OMAHA, Neb. — Ranchers welcomed Japan's decision Monday to ease restrictions on U.S. beef imports, saying it will provide a boost to the American meat industry but cautioning that it will take time before exports to Japan reach their levels of a decade ago.
Japan is one of the biggest importers of U.S. beef, despite restrictions that for years haven't allowed the import of beef from cattle older than 20 months instead of the industry standard of 30 months.
Japan banned U.S. beef altogether in 2003 after the U.S. recorded its first case of mad cow disease, which can cause a fatal brain disease in humans. It only resumed imports in 2006 but imposed the tougher safety standards.
The news of the expanded export market is especially welcome now because the beef industry has been hurt by several years of high feed prices and the drought that hit cattle country hard the past two years, said J.D. Alexander, president of the National Cattlemen's Beef Association.
"It's a great shot in the arm," said Alexander, who runs a feedlot and corn farm near Pilger in northeast Nebraska. "This is going to help the profitability of the beef industry."

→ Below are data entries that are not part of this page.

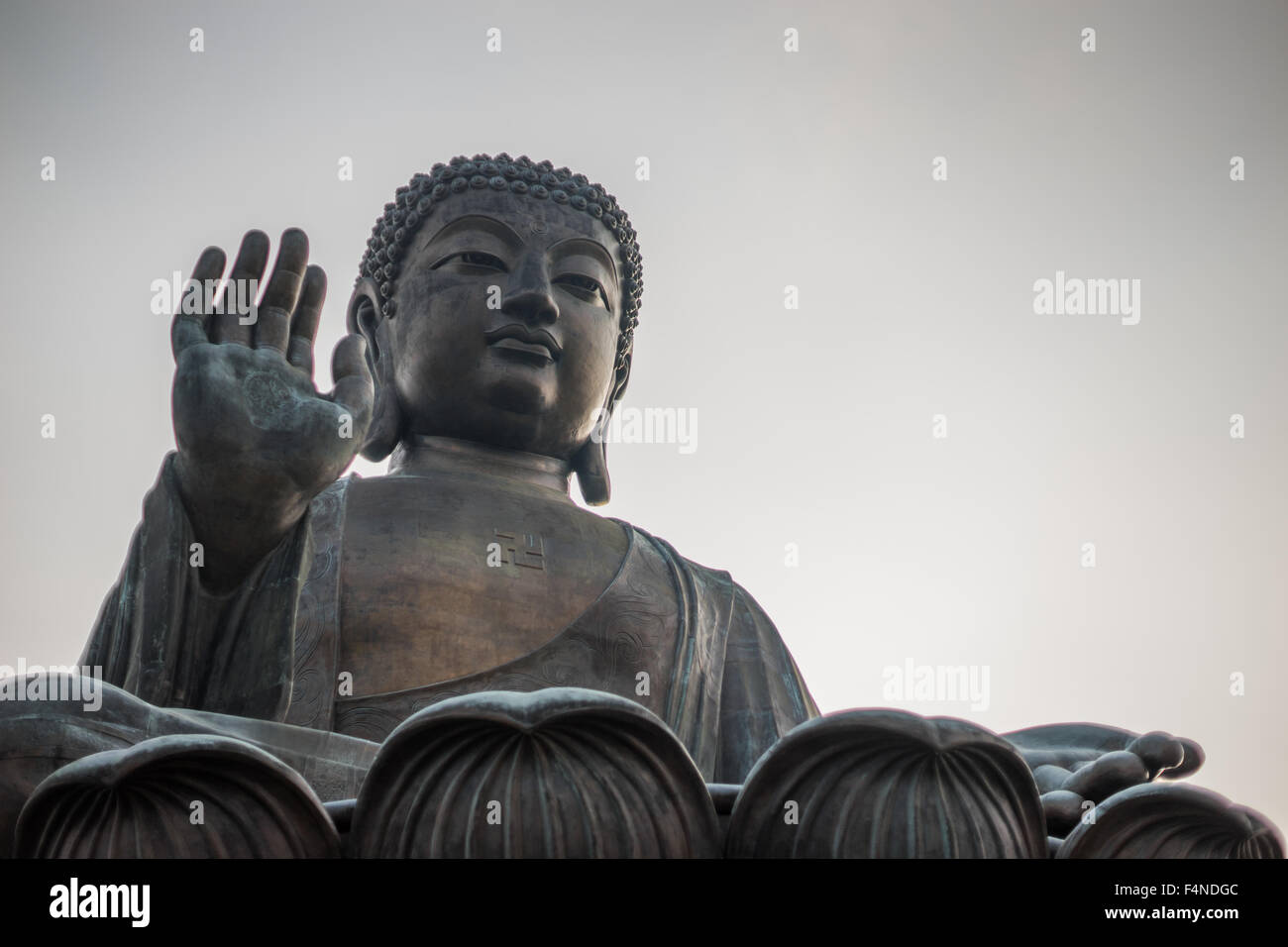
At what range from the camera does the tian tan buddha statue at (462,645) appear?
431 centimetres

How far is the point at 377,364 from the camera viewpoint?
8312 millimetres

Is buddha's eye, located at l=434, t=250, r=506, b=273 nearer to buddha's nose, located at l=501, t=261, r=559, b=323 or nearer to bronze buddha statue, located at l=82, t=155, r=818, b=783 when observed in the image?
bronze buddha statue, located at l=82, t=155, r=818, b=783

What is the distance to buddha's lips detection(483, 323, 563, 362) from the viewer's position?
771 centimetres

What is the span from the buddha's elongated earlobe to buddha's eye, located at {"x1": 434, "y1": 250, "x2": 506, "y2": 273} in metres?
0.95

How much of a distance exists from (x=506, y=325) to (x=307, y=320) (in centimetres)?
178

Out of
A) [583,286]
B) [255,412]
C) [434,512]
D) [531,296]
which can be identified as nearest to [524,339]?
[531,296]

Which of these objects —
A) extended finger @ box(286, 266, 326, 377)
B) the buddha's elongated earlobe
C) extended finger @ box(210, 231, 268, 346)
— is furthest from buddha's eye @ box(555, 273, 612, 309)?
Result: extended finger @ box(210, 231, 268, 346)

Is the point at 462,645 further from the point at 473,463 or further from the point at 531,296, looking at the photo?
the point at 531,296

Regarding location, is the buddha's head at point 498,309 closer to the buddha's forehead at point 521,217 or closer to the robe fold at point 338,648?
the buddha's forehead at point 521,217

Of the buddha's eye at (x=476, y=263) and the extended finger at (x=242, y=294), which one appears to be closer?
the extended finger at (x=242, y=294)

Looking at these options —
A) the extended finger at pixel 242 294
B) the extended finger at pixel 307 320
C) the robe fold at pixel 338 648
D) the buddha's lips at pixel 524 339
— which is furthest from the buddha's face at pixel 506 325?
the extended finger at pixel 242 294

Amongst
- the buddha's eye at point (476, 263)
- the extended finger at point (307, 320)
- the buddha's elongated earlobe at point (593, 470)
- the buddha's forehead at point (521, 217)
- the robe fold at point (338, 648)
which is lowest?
the robe fold at point (338, 648)

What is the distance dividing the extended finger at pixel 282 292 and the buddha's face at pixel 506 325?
1716mm
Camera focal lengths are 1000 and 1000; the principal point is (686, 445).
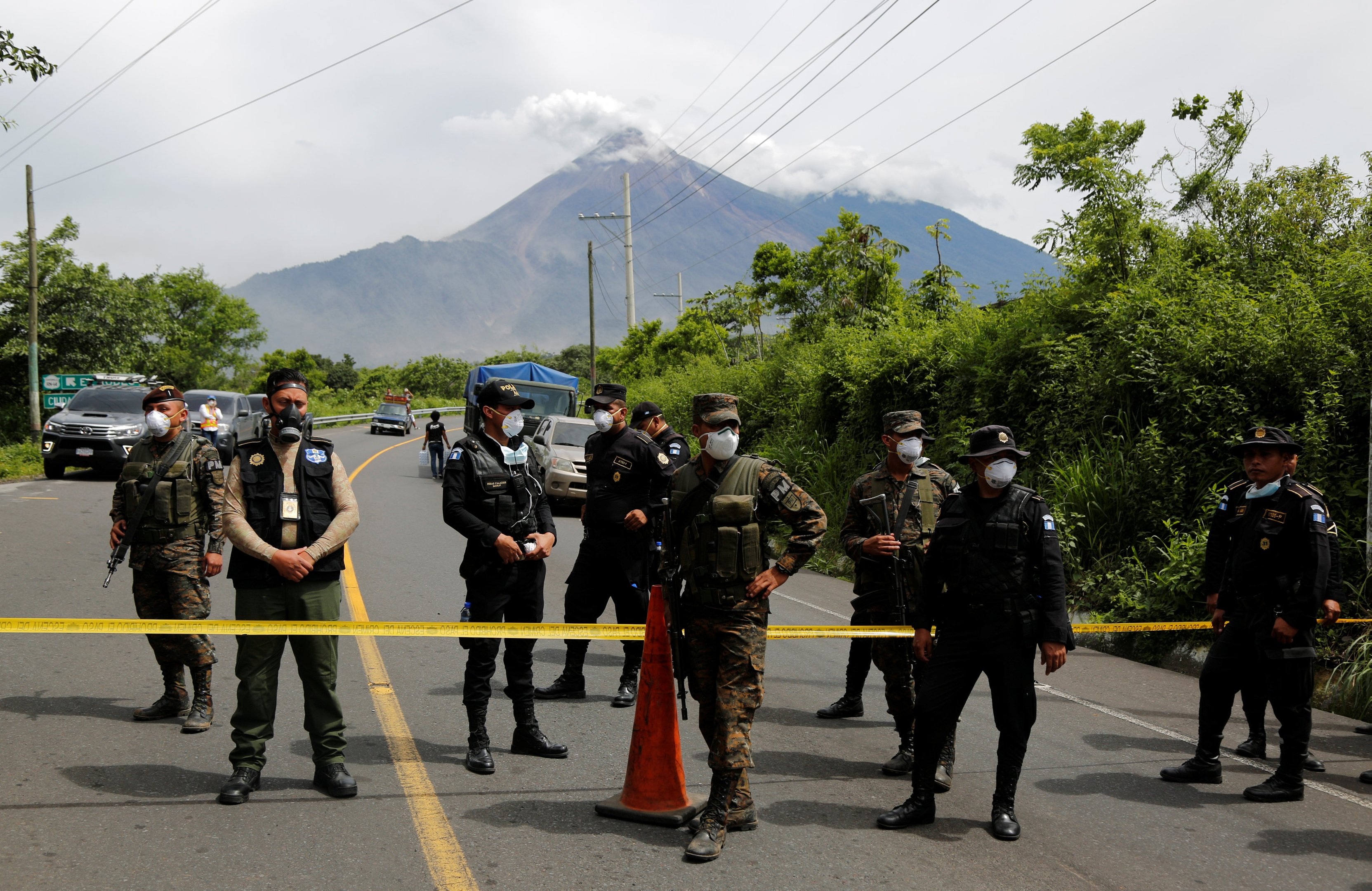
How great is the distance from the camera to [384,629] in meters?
5.12

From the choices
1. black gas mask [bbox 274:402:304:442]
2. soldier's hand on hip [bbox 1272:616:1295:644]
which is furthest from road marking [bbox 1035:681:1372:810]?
black gas mask [bbox 274:402:304:442]

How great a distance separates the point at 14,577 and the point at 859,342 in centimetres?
1236

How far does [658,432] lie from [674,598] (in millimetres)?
2877

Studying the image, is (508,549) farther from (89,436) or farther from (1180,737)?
(89,436)

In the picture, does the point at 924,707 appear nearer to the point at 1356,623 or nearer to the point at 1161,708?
the point at 1161,708

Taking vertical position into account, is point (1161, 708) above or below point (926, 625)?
below

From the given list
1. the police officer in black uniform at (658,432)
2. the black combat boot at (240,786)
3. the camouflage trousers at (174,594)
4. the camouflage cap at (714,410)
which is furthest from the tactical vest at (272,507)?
the police officer in black uniform at (658,432)

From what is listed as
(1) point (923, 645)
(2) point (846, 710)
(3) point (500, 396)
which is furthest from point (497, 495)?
(2) point (846, 710)

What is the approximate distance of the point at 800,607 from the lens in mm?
10195

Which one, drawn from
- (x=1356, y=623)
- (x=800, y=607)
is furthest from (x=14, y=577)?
(x=1356, y=623)

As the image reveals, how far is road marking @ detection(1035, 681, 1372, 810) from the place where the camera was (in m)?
5.06

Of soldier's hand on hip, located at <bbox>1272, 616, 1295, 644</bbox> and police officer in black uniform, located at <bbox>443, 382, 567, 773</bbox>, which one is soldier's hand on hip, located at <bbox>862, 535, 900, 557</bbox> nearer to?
police officer in black uniform, located at <bbox>443, 382, 567, 773</bbox>

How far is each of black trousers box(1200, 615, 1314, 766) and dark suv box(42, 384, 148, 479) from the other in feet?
62.1

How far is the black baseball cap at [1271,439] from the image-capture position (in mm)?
5223
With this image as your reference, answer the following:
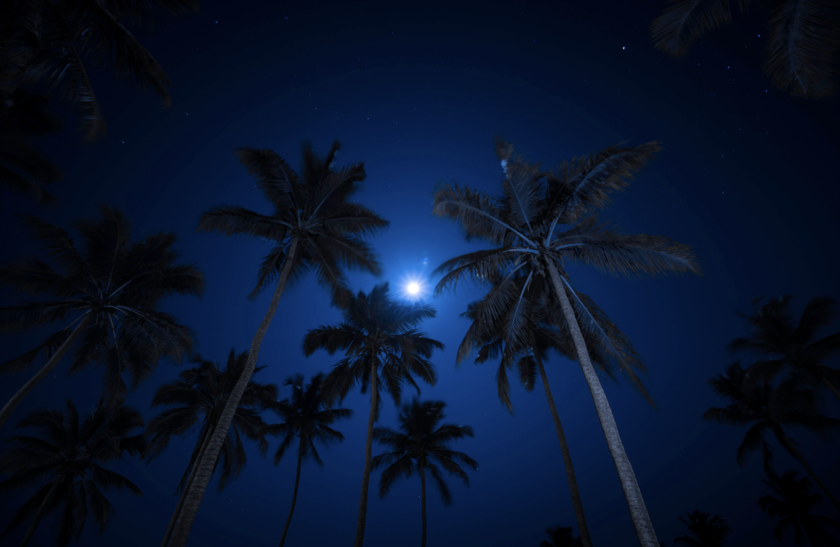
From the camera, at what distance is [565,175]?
9.20 meters

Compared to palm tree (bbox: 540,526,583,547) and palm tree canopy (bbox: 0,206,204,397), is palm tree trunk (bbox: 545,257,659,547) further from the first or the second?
palm tree (bbox: 540,526,583,547)

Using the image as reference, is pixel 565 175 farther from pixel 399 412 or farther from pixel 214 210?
pixel 399 412

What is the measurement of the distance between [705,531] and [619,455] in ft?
106

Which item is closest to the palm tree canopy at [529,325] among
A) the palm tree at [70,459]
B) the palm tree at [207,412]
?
the palm tree at [207,412]

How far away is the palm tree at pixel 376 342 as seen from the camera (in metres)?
15.4

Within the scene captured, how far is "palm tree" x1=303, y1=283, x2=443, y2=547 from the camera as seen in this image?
15.4 m

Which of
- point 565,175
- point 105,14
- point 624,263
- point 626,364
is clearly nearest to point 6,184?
point 105,14

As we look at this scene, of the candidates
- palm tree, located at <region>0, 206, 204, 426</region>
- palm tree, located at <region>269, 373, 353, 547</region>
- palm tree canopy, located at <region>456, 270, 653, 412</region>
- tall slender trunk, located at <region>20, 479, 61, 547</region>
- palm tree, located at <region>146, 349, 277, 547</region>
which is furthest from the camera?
palm tree, located at <region>269, 373, 353, 547</region>

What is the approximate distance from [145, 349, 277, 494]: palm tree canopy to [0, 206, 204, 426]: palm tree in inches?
131

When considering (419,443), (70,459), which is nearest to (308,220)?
(419,443)

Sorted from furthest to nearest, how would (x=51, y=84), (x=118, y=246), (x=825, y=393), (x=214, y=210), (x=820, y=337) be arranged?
1. (x=820, y=337)
2. (x=825, y=393)
3. (x=118, y=246)
4. (x=214, y=210)
5. (x=51, y=84)

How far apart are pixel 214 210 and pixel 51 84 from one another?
4665 mm

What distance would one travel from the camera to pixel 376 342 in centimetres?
1570

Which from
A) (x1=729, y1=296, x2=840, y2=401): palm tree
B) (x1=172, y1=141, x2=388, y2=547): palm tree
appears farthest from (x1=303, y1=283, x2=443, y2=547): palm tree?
(x1=729, y1=296, x2=840, y2=401): palm tree
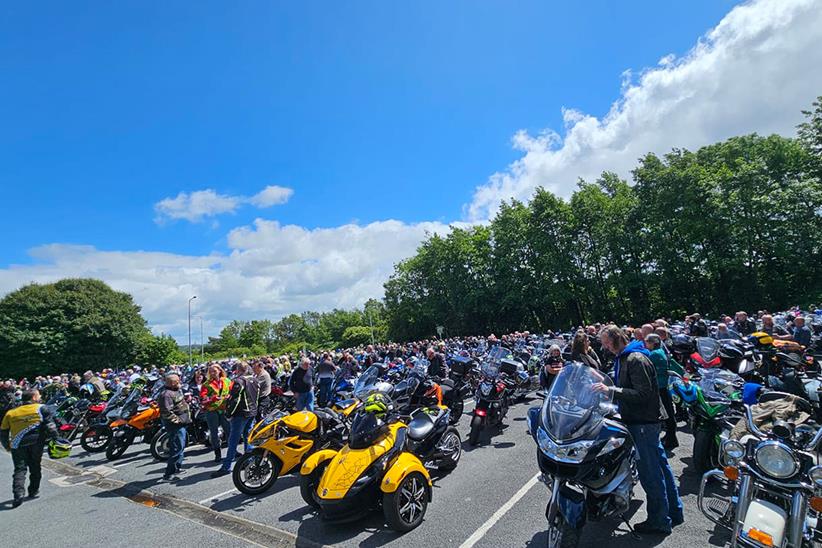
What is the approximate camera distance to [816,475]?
261 centimetres

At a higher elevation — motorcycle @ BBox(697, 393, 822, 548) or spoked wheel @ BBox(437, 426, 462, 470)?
motorcycle @ BBox(697, 393, 822, 548)

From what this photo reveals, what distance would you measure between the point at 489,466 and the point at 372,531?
2.19 m

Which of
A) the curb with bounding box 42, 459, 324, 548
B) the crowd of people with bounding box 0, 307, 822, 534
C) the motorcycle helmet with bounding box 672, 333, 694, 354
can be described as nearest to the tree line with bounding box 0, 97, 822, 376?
the crowd of people with bounding box 0, 307, 822, 534

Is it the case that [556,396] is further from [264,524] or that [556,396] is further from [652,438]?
[264,524]

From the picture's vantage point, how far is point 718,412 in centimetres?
459

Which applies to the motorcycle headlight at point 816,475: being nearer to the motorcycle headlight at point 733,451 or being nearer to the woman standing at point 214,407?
the motorcycle headlight at point 733,451

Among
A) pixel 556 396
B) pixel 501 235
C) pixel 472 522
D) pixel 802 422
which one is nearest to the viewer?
pixel 802 422

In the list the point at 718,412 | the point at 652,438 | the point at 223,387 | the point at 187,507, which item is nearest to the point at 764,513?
the point at 652,438

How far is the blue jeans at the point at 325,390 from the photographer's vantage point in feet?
36.7

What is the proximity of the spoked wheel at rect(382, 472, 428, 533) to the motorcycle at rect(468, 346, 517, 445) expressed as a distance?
9.01 ft

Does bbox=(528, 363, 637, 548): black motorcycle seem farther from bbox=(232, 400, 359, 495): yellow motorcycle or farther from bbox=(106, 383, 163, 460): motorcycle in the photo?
bbox=(106, 383, 163, 460): motorcycle

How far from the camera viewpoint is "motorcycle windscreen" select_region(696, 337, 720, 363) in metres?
6.86

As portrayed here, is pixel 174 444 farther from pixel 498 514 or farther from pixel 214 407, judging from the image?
pixel 498 514

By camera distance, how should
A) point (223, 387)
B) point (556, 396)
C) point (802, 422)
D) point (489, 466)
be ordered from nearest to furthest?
point (802, 422)
point (556, 396)
point (489, 466)
point (223, 387)
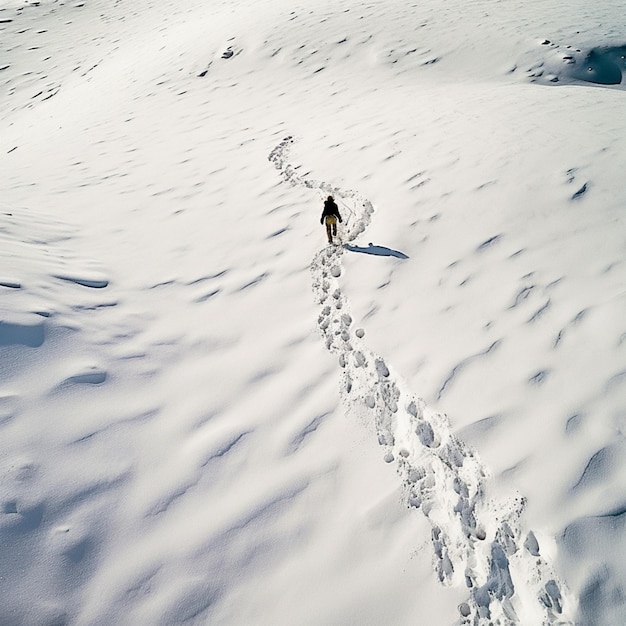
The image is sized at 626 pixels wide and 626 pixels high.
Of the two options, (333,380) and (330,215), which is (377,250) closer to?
(330,215)

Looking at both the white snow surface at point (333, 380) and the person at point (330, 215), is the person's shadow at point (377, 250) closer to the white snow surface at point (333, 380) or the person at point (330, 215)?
the white snow surface at point (333, 380)

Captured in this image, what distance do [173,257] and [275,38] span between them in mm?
14356

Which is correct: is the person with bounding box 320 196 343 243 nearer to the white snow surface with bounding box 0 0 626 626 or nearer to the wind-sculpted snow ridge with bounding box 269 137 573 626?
the white snow surface with bounding box 0 0 626 626

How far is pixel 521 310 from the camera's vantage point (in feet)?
16.3

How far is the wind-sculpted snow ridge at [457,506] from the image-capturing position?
2979 mm

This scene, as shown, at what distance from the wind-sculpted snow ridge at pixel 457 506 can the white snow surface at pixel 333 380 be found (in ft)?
0.06

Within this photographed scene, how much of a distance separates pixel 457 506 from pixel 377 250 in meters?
4.07

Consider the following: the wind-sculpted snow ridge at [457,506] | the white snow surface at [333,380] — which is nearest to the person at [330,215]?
the white snow surface at [333,380]

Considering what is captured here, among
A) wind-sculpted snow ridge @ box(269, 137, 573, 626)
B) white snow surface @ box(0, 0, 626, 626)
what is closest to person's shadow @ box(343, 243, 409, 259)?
white snow surface @ box(0, 0, 626, 626)

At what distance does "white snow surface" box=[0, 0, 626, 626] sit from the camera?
10.5 ft

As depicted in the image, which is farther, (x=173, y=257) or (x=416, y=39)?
(x=416, y=39)

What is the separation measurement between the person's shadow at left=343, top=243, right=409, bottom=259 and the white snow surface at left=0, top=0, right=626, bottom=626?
57mm

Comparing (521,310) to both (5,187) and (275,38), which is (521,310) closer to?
(5,187)

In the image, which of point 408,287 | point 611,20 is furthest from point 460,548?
point 611,20
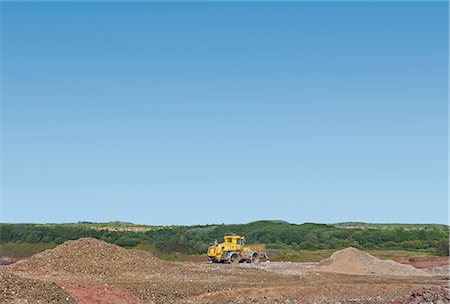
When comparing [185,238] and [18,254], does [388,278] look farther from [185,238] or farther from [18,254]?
[185,238]

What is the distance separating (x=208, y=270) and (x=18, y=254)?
53.1ft

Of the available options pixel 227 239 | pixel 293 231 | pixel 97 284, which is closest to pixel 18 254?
pixel 227 239

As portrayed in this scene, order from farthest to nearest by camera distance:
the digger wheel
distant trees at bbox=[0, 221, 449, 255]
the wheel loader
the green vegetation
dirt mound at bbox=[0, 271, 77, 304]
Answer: distant trees at bbox=[0, 221, 449, 255] → the green vegetation → the digger wheel → the wheel loader → dirt mound at bbox=[0, 271, 77, 304]

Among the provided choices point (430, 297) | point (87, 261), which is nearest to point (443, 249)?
point (430, 297)

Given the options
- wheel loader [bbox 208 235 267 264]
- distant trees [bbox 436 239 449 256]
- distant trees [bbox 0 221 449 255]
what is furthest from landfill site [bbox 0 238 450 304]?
distant trees [bbox 436 239 449 256]

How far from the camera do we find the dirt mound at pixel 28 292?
25672mm

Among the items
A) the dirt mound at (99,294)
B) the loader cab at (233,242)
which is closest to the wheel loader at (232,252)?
the loader cab at (233,242)

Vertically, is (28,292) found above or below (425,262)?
below

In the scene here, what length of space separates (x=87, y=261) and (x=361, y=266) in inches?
829

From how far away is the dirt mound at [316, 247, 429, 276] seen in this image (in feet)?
158

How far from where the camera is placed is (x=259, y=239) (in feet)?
290

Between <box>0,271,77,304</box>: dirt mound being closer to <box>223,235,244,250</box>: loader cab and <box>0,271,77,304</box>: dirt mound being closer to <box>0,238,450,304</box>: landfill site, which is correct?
<box>0,238,450,304</box>: landfill site

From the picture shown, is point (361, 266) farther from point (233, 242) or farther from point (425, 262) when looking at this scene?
point (425, 262)

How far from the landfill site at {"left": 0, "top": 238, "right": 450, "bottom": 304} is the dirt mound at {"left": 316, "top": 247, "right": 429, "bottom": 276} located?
0.07m
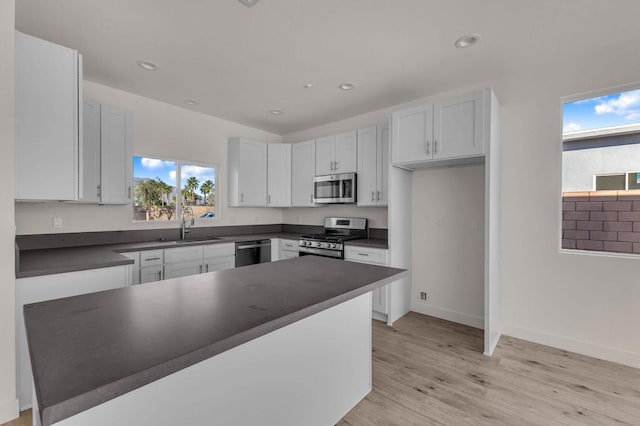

U.S. beef producers eventually hope to restore Japanese sales to their 2003 levels, when Japan was the U.S.'s biggest customer, buying 918 million pounds of beef. If Japan's loosening of restrictions leads to higher demand overall, American consumers may pay more for beef.
But the North American Meat Association says the effect on prices is likely to be limited because many popular cuts of meat in Japan, like tongue, aren't popular in America.
Still, the U.S. Meat Export Federation predicts that exports to Japan will grow to nearly 500 million pounds this year now that the restrictions are eased. That would be worth $1.5 billion. Japan imported 317.2 million pounds in the first 11 months of 2012 and 456 million pounds of U.S. beef in 2011.
The number of cattle in the U.S. is down because Plains ranchers have been selling off much of their herds because they can't afford to feed them. The supply of cattle is lean enough that Cargill shut down one of its processing plants near Plainview, Texas, this month.
Ranchers will likely be glad to have any positive news in the midst of the drought. Exports accounted for nearly 11 percent of U.S. beef production in 2011 and 9 percent of the total in 2010.
"Anytime we have an expansion of access to an export market, it's good news for us," said Michael Kelsey, executive vice president of the Nebraska Cattlemen trade group.
Iowa State University livestock economist Lee Schulz said he thinks it will take time for American beef to regain market share in Japan because Australian producers have been serving the market well since 2003.
"Australia is not just going to give up the market share they've gained," Schulz said.
And some Japanese consumers may still be uneasy about U.S. beef, Schulz said.
Mad cow disease, or bovine spongiform encephalopathy (BSE), is fatal to cows and can cause a fatal human brain disease in people who eat tainted beef. The World Health Organization has said tests show humans cannot be infected by drinking milk from infected animals.
U.S. exporters must remove spinal columns, brain tissue and other parts considered linked to mad cow disease from any shipments to Japan. Japan also insisted that no beef from cattle older than 20-months-old be imported because younger cattle are believed to pose less of a risk of carrying mad cow disease.
For years, U.S. officials had criticized that 20-month standard because they said it wasn't supported by science. Japanese officials yielded on Monday.